[Available data start]

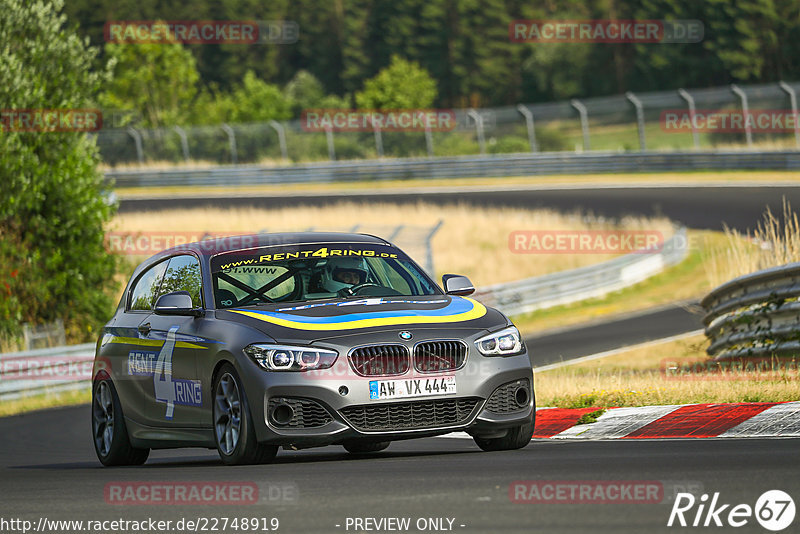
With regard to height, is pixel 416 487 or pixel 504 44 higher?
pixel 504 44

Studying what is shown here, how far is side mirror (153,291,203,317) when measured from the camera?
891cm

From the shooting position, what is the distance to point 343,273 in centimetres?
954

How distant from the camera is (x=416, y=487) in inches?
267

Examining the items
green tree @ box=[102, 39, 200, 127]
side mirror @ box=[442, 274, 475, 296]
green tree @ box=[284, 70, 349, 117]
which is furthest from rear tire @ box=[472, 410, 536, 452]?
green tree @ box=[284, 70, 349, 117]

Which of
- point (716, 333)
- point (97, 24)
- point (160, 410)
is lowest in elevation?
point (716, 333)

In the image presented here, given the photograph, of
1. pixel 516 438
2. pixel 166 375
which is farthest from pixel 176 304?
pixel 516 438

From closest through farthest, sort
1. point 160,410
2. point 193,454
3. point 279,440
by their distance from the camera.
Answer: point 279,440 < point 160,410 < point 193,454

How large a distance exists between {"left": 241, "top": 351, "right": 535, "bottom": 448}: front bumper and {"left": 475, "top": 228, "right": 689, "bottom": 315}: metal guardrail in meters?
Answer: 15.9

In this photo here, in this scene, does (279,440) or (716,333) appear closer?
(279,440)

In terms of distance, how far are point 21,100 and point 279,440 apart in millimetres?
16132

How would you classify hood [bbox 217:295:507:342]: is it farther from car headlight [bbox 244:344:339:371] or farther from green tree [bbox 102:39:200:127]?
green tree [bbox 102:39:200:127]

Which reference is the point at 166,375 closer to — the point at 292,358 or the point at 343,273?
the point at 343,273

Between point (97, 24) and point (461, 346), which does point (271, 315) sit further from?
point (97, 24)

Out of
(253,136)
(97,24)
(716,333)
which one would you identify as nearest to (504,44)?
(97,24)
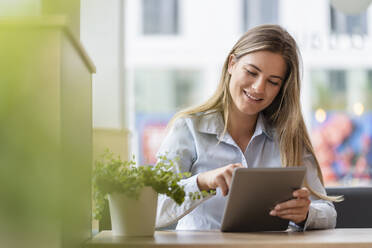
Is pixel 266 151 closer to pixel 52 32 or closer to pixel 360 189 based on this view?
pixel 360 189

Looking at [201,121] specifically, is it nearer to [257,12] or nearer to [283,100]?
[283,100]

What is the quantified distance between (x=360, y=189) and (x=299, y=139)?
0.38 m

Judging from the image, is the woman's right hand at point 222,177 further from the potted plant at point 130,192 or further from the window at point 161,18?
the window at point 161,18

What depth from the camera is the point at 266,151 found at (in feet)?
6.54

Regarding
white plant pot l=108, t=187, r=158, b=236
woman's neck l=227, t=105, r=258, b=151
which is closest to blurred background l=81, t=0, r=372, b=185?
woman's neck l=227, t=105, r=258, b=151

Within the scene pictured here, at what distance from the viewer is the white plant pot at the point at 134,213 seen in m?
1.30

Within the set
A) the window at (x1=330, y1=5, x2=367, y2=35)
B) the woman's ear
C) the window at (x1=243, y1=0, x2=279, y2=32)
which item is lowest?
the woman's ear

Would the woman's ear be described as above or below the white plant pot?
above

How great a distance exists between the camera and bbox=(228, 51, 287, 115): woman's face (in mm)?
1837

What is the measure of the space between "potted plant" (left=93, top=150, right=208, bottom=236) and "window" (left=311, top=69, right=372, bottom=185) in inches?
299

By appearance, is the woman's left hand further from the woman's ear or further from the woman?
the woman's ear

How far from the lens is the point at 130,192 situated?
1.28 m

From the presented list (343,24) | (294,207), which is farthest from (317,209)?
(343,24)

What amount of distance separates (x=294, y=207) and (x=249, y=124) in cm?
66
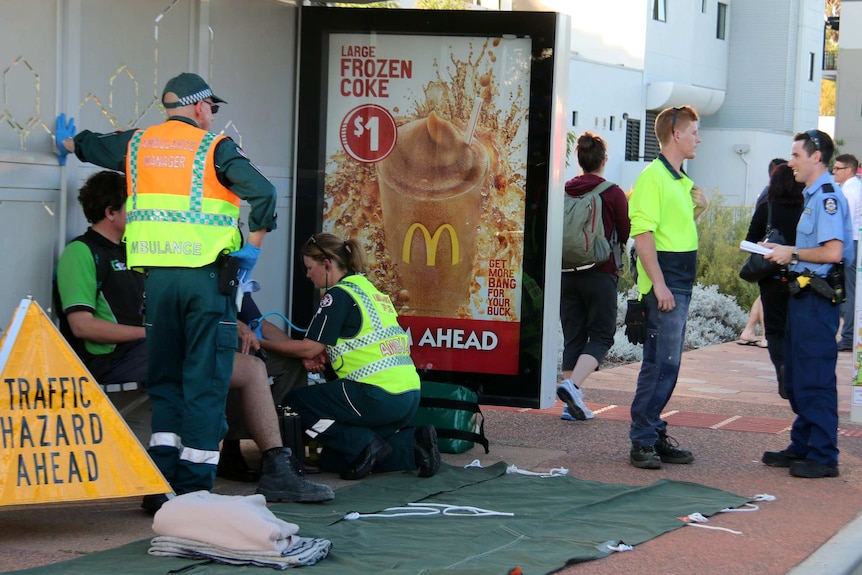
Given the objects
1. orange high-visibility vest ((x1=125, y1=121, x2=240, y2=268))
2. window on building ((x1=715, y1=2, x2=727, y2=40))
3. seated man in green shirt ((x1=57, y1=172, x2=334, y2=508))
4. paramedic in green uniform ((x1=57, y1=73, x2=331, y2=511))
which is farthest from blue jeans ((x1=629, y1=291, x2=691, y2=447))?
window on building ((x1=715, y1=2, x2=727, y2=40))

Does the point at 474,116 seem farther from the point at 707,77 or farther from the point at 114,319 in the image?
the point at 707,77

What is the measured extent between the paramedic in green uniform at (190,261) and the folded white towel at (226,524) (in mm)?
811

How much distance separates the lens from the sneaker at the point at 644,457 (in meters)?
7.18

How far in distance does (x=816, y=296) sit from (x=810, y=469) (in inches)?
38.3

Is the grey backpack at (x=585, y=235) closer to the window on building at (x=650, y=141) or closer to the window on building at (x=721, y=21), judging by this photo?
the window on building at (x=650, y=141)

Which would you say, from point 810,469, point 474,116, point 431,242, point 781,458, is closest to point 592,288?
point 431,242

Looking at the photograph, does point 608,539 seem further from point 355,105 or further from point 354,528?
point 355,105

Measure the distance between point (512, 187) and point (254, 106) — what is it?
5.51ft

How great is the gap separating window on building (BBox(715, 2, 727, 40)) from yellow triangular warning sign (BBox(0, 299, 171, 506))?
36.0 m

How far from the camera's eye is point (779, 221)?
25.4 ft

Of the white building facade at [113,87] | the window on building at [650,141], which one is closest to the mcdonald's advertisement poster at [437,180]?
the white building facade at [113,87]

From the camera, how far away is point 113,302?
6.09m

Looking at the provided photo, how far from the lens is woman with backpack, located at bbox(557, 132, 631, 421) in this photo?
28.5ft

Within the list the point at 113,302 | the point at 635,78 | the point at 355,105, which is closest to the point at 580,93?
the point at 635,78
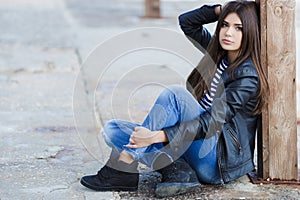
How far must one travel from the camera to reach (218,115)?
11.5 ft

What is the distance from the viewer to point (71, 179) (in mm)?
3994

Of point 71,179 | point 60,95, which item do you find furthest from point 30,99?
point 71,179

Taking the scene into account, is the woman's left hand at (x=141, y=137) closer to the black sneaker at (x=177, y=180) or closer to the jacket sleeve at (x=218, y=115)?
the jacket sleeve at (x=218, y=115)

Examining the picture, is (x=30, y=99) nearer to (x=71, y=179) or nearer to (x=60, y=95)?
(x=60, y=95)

[Available data end]

Locate each line in the items above that contains the word "measured", and reproduce every such line in full.

## Written answer
Studying what is shown here, how far is side mirror (153,291,203,317) when measured from the camera?
What is the measured extent between the paramedic in green uniform at (190,261) and the folded white towel at (226,524) (in mm)?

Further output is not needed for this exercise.